Data to process start

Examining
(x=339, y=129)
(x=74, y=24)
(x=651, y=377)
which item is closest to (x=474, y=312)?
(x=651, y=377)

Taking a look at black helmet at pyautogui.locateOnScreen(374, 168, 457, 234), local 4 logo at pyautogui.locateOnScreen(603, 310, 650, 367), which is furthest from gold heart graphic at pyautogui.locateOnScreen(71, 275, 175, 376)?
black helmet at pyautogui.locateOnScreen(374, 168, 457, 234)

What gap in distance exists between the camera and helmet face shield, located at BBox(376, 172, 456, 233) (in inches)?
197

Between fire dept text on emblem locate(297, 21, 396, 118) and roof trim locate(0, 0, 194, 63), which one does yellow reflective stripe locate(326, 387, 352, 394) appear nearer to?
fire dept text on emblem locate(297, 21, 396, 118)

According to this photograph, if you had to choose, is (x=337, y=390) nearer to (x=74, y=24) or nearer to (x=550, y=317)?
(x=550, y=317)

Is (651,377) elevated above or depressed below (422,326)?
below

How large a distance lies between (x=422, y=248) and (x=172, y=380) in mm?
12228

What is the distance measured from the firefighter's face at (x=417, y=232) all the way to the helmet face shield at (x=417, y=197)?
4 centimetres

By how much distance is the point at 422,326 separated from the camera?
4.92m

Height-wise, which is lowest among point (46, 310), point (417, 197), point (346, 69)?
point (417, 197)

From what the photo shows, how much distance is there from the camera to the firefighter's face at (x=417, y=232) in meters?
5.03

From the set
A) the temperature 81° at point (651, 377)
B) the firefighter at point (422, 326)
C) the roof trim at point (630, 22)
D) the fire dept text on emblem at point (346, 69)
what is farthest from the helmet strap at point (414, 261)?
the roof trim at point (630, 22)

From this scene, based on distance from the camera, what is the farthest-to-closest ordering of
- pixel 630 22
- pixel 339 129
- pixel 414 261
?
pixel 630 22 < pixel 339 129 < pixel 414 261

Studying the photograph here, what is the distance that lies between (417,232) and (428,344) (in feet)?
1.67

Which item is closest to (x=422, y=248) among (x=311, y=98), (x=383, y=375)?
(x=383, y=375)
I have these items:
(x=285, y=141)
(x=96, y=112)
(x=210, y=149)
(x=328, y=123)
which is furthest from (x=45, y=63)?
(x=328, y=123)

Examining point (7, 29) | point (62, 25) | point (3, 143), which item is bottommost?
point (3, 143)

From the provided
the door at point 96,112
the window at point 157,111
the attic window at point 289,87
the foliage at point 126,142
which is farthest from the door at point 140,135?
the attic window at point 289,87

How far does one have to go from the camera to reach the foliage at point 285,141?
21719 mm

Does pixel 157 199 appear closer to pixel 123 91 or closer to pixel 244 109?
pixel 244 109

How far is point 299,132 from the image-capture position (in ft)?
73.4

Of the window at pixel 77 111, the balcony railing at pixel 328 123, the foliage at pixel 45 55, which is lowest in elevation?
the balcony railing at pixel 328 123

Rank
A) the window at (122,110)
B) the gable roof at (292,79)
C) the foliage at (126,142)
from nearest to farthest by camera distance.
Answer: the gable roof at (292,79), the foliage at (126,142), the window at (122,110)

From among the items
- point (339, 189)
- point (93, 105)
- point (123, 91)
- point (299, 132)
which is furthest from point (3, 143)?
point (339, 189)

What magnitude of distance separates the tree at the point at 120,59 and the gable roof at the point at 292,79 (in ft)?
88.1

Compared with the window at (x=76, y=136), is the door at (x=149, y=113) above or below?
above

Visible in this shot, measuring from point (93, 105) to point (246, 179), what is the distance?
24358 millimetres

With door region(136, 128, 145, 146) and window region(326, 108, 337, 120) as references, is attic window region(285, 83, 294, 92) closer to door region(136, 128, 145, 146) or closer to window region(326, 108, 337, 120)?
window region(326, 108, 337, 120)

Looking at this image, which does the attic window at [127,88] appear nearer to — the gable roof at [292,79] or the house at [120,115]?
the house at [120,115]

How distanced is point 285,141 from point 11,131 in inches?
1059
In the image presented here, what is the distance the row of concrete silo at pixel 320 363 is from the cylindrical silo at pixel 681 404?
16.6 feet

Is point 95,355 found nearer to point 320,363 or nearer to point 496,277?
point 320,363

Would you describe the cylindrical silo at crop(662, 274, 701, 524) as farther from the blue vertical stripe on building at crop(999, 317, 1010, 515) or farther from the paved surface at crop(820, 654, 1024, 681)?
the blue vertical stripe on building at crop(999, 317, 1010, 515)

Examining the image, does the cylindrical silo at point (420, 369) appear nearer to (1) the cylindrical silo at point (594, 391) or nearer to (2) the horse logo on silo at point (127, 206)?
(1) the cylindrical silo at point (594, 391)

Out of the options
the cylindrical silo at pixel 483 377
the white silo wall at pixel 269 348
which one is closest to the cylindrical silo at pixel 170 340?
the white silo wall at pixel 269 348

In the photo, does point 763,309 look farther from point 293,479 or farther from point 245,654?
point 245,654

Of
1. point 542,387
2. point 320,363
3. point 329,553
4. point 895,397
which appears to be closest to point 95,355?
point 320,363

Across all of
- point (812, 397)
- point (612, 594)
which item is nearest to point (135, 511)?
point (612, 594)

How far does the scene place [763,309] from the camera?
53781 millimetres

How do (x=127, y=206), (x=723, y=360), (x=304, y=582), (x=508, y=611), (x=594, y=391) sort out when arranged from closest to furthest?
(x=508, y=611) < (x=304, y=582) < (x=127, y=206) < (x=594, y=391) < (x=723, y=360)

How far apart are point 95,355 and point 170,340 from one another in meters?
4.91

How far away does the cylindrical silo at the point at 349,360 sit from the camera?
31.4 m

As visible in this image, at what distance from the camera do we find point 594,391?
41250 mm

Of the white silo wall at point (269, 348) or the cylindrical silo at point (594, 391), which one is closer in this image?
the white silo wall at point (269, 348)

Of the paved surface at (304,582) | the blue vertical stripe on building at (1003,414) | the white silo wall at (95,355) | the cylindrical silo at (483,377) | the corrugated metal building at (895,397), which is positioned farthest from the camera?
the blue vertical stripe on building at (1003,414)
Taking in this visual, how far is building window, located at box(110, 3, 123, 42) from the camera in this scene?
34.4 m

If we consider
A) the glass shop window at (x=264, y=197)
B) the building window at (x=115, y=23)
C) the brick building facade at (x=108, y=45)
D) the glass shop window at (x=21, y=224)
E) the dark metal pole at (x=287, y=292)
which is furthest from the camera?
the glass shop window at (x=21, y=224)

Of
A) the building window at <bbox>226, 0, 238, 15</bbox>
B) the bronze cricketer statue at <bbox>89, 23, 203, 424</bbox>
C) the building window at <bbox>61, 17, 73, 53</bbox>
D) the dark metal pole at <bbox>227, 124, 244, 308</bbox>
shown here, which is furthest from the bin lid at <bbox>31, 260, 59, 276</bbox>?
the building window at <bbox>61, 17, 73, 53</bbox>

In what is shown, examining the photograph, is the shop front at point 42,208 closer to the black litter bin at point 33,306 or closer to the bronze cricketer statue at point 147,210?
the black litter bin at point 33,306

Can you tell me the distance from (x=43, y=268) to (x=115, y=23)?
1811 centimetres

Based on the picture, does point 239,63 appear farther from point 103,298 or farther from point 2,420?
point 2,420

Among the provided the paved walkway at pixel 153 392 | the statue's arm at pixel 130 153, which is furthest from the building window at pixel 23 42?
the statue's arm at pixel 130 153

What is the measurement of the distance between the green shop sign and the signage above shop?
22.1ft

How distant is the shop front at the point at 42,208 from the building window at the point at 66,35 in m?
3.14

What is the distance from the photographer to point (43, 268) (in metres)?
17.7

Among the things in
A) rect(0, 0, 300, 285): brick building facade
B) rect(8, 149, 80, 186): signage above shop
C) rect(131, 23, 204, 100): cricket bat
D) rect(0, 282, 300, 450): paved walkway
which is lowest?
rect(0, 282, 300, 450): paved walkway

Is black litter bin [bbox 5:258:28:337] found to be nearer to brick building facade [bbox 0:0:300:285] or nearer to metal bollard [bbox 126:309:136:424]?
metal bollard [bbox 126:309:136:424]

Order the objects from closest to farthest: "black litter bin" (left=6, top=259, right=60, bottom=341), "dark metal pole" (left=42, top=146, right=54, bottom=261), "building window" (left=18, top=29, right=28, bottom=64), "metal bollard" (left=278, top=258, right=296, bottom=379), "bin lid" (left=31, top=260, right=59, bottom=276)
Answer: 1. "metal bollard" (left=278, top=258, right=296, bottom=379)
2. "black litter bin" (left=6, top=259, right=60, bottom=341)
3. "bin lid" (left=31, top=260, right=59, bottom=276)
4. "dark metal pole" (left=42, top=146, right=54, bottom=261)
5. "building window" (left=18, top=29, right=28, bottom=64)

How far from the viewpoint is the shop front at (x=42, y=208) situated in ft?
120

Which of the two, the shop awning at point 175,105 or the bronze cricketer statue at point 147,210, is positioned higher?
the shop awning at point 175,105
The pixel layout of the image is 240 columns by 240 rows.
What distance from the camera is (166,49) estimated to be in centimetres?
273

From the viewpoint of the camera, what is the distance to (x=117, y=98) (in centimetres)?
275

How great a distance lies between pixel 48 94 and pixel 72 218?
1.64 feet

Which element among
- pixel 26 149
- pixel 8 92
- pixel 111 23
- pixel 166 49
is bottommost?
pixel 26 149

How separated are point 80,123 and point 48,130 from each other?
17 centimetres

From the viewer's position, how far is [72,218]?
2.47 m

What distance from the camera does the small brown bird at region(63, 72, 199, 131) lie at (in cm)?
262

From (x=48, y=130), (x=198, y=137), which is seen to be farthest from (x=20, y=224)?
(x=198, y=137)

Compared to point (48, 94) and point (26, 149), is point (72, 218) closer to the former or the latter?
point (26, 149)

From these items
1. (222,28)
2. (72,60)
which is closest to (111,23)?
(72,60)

Data to process end

■ What you should do: Copy out verbatim every line from the one containing "What distance from the camera does" through the last line of the entries, including both.

■ Answer to this task:
What distance from the camera does the small brown bird at region(63, 72, 199, 131) lie at (in cm)?
262

From (x=48, y=130), (x=198, y=137), which is seen to be farthest from (x=20, y=224)?
(x=198, y=137)

Compared to point (48, 94) and point (26, 149), is point (72, 218) closer to the former or the latter?
point (26, 149)

From these items
1. (222,28)
2. (72,60)
which is closest to (111,23)?
(72,60)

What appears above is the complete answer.